Bidding on your company or brand name on the major PPC platforms such as Google Adwords, Yahoo Search Marketing and Microsoft AdCenter, is the best way to drive qualified, inexpensive traffic right to your Web site. Yes, it’s great if you already rank well for your name – but owning the first page of that query is critical to establishing yourself online. Having both organic presence and Pay Per Click ads showing is an excellent way to get started in the online branding process.
So after introducing the concept, my skeptical clients wanted numbers – they’re business people after all. Luckily, I was prepared for the challenge and had some fairly convincing numbers available, courtesy of another client – a small hotel chain, with locations in Montana, North Dakota, Minnesota and Wyoming.
When I was first given their campaigns around the middle of 2006, I was challenged to find a way to increase their click-through rate (CTR) and bookings (conversions) without increasing their Pay Per Click budget.
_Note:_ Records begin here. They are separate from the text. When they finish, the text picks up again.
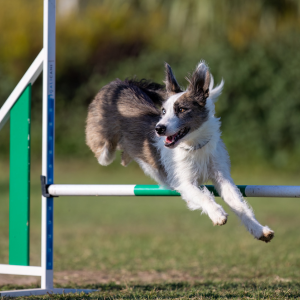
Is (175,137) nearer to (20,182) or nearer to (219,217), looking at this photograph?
(219,217)

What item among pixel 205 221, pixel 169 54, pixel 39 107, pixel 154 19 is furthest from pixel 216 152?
pixel 154 19

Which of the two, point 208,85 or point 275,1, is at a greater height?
point 275,1

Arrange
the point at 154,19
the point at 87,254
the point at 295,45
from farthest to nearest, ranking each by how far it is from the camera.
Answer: the point at 154,19, the point at 295,45, the point at 87,254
I had read somewhere about the great traffic another Search Engine Marketer (I’m so sorry I don’t remember who that was – but they were very smart!) had received by bidding on a brand. My client’s brand is very unique – so I thought, why not?
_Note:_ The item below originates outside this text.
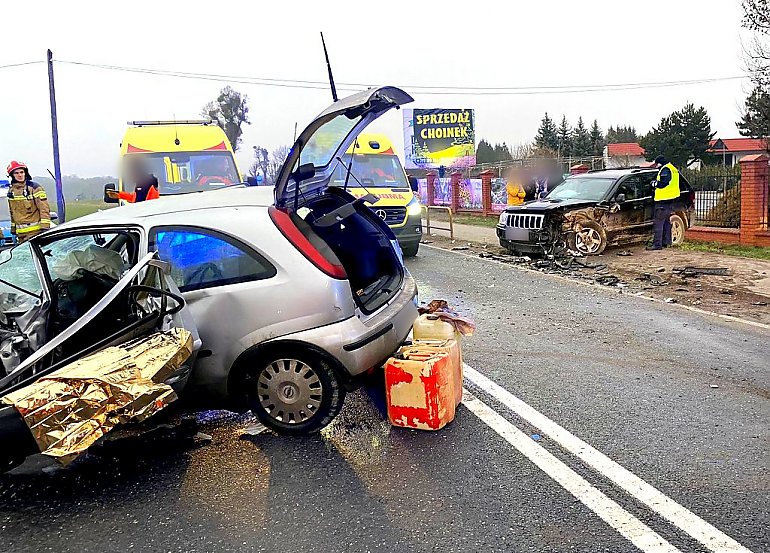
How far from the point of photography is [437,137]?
4150 centimetres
I set up campaigns for each of their eight locations using their brand name along with various misspellings as the keyword phrases. Along with writing regular text ads I took advantage of the local ads Google Maps and Yahoo offered. I also implemented mobile friendly ads on Google. This gave me the ability to write targeted ads for local and mobile searches, in order to maximize the client’s exposure across a variety of platforms. The clicks on these new platforms are generally inexpensive – usually no more than the minimum bid of $.10 per click.
For the final quarter of 2006, their branded campaigns earned an average of 157 targeted clicks per property with an average CTR of 24.5%. The average cost per click was $0.12. They spent less than $170 on more than 1200 extremely targeted clicks. With a very limited budget, this was an amazing result.
Unfortunately, because their booking engine refuses to cooperate with their analytics software (that is another article entirely) we are not able to see the exact conversion rates from these terms. Because the terms are so highly targeted – I believe it’s realistic to expect somewhere around a 30% return on those clicks. Assume a one night stay with an average nightly rate of $100 – you’re looking at $36,000 in revenue with only $170 invested.
Of course, there are scenarios where this bidding approach won’t work as well, or at least without advanced targeting. For example, if you have a brand name that is a broadly used term or phrase – such as “Island Real Estate” – you’re going to have some trouble getting targeted traffic.
Realize that your PPC ad could show up for different queries – such as “Padre Island Real Estate” or “Hilton Head Island Real Estate” which won’t do you any good if you’re on Catalina Island in California. Yes, you can set your campaigns to exact match but it’s still possible to show for some queries that are not applicable to your brand or market.
The Bottom Line
Recent developments in the search world could possibly offer more exposure for your brand-name campaigns. Google’s new Pay Per Action could allow our campaigns to offer a North Dakota tourism Web site publisher $5 for every click he sends into my client’s booking engine.
With any luck, the business will be able track direct revenue from PPC by that time, simply proving that you can’t go wrong with a Pay Per Click campaign aimed at your brand, no matter how small your business is. Not only is it good for your online reputation, it’s good for your bottom line.